House Speaker Paul D. Ryan expressed similar faith that Trump wouldn't sack Mueller: "I have no reason to believe that that's going to happen" because "I have assurances that it's not."
Courting disaster because of what they "think" and "believe" the erratic president will do? You may think your toddler won't wander into traffic. You may even have her assurances. But that doesn't mean you leave her in the front yard unattended.
When I followed the Clinton, George W. Bush and Obama administrations, it was often possible to predict presidential actions based on patterns: Clinton's split-the-difference style, Bush's verbal signaling, Obama's caution. But here's a handy rule of thumb for this administration: Those who claim to know what Trump is going to do are making it up. Nobody truly knows, because Trump himself often doesn't know what he's going to do before the moment he does it. Decisions are impulsive, the product not of reason but of the brain's cortisol levels. Past performance is no guarantee of future results.
This is some of what we have learned lately from the Trump administration:
We are imposing new sanctions on Russia. We are not imposing new sanctions on Russia.
China isn't manipulating its currency. China is manipulating its currency.
We're getting out of Syria. We aren't getting out of Syria.
We'll decide about bombing Syria in 24 to 48 hours. We might not bomb Syria for a long time. We bombed Syria.
Trump will be talking to Kim Jong Un. Trump may not be talking to Kim.
We are leaving the Trans-Pacific Partnership. We may rejoin the TPP. We are not rejoining the TPP.
Poor Haley had no reason to think the president would change his mind. Yet Trump made the U.S. ambassador to the United Nations look like a fool.

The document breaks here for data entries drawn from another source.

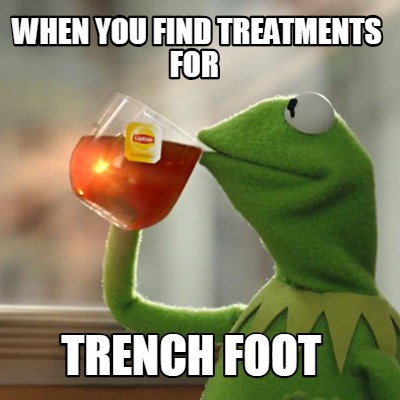 when-you-find-treatments-for-trench-foot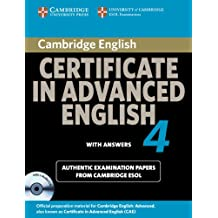 Cambridge Certificate in Advanced English 4 for Updated Exam Self-study Pack (Student's Book with answers and Audio CDs (2)) (CAE Practice Tests)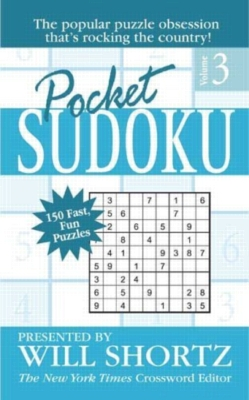 Pocket Sudoku by Will Shortz, Volume 3: 150 Fast, Fun Puzzles (Paperback)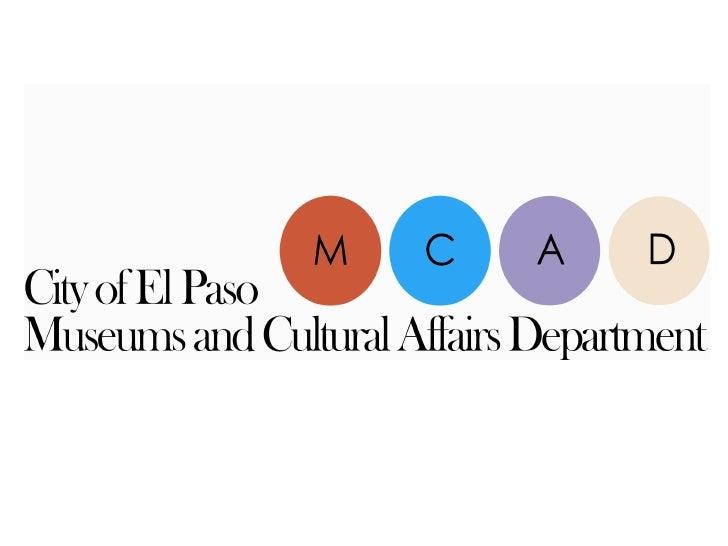 MCAD   • El Paso Museum of Art   • El Paso Museum of History   • El Paso Museum of Archaeology   • Cultural Affairs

After a meeting on Friday about Russia sanctions, Haley went on CBS' "Face the Nation" and said the treasury secretary "will be announcing those on Monday, if he hasn't already."

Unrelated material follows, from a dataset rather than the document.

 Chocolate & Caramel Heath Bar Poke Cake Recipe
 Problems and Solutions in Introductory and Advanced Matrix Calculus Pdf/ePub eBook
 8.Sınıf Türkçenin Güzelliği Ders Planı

This was consistent with talking points distributed on Saturday by the Republican National Committee, saying America intends "to impose specific additional sanctions against Russia."
But some synapse misfired in the presidential amygdala, and what Haley thought she knew was no longer the case. Trump economic adviser Larry Kudlow said Haley had "some momentary confusion."
Retorted Haley: "I don't get confused."
But she was confused: She believed assurances that Trump would do as expected.
Last Friday, Trump's Treasury Department put out a report saying, "The Chinese currency generally moved against the dollar in a direction that should, all else equal, help reduce China's trade surplus with the United States." This is true: The dollar has fallen nearly 10 percent against the yuan since Trump took office.
But on Monday, Trump took the opposite position. "Russia and China are playing the Currency Devaluation game as the U.S. keeps raising interest rates. Not acceptable!" he tweeted.
Last month, Trump announced, "We'll be coming out of Syria, like, very soon." Now the White House was back to saying there was no timetable for an American withdrawal.
Last week, Trump signaled an imminent missile attack in Syria, saying via Twitter that Russia should "get ready" to shoot down "nice and new and 'smart'" missiles. Criticized for telegraphing the strike, he then said the attack might be "not so soon at all" — a day before the attack. He said he was "prepared to sustain this response," but Defense Secretary Jim Mattis said it was a "one-time shot."
The president has similarly reversed or contradicted himself this week on quitting the TPP trade pact and his justification for firing former FBI Director James Comey. On North Korea, he said he would meet with Kim and raised the possibility he wouldn't — in the same passage.
Now, Republicans in Congress are risking a constitutional crisis because of their "belief" that Trump won't fire Mueller:
Sen. Joni Ernst (Iowa): "I don't think he would."
Sen. Orrin G. Hatch (Utah): "I do not believe the president would."
Sen. John Cornyn (Tex.): "I don't think that's going to happen."
They think they know Trump's mind, huh? So did Nikki Haley.